Here’s where you expect me to give you a list of inspiring and uplifting trans memoirs. And perhaps reading these is a way to go, but mostly trans memoirs dig into my soul and make me cry. They helped me immensely in the early coming out period, and I still seek them out, but other people’s experiences with dysphoria are, oddly enough, not what I need right now.

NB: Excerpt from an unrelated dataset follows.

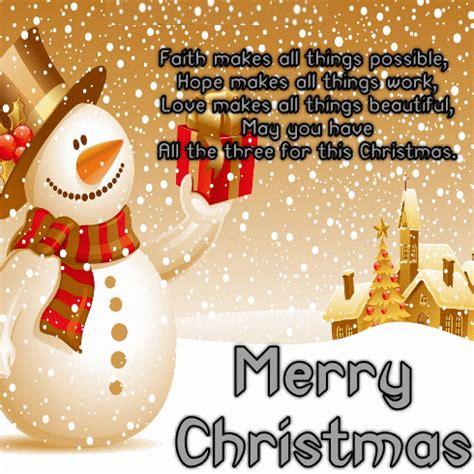 merry christmas   readers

karenmemoryWhat I need is good fantasy. This doesn’t happen often any more, since I somehow migrated to the hard sci-fi end of the pool in the past few years. Except this time I am going in the opposite direction, and so my current dealing-with-dysphoria pick is Karen Memory by Elizabeth Bear. Incidentally, there is a trans character in this one, accepted as such with no fuss – bonus. So far it’s greatly entertaining. I thought I was done with steampunk, but wait, apparently not. I think it’s because the book is not about goggles and divers steam-powered gadgets (there is a licensed Mad Scientists guild, though). It’s most definitely about people first. Badass women, more specifically (I know it will surprise the Sad Puppies contingent that women are people. If you have no idea who Sad Puppies are, read this pretty good summary of the Hugos kerfuffle.).

My other pieces of dysphoria/depression battle armor are comics. Here are some great ones that are out in trade: The Wicked + The Divine by Kieron Gillen and Jamie McKelvie; Rat Queens by Kurtis Wiebe; Chew by John Layman and Rob Guillory (it appears I only read Image publications? Seems wrong somehow.).

A few other series I am reading in floppy/single issue form are:

arclight8house Arclight by Brandon Graham and Marian Churchland. I call it ‘the genderqueer Prophet‘. It has a distinct Graham feeling to it, and Churchland’s art is beautiful (read her Beast, it will blow you away). There is a goose. And if you’re in the DC area for SPX next month, Brandon Graham is going to be at Fantom Comics (my home away from bookstore) on Friday, September 18.

Descender by Jeff Lemire and Dustin Nguyen. This remains one of the most beautiful series art-wise, mostly due to Nguyen’s use of watercolors. It’s a space opera with robots. It’s out in trade on September 9, so you can get your hands on issues 1-6 of this pretty thing at once.

Kaptara by Chip Zdarsky and Kagan McLeod. Oh Chip, your mind is a wacky place. A fabulous wacky place.

And now, The Shocking And Unforeseen Conclusion: looking at this list, what we discover is that at this time in my life I really need comics and books that fly in the face of everything Sad Puppies stand for. Books with awesome women, books with genderqueer/queer characters, books with not just white people. Isn’t it amazing that those kinds of books can also be both therapeutic and entertaining?

And if you still need some trans memoirs, here’s a couple:

Man Alive by Thomas Page Mcbee. He is a great writer. It will dig into your soul. It will make you cry.

Redefining Realness by Janet Mock. She is amazing and so is her book.

And finally, a non-book item for you: Transgender Dysphoria Blues by Against Me! It’s a little known fact that I was a punk kid in my previous life.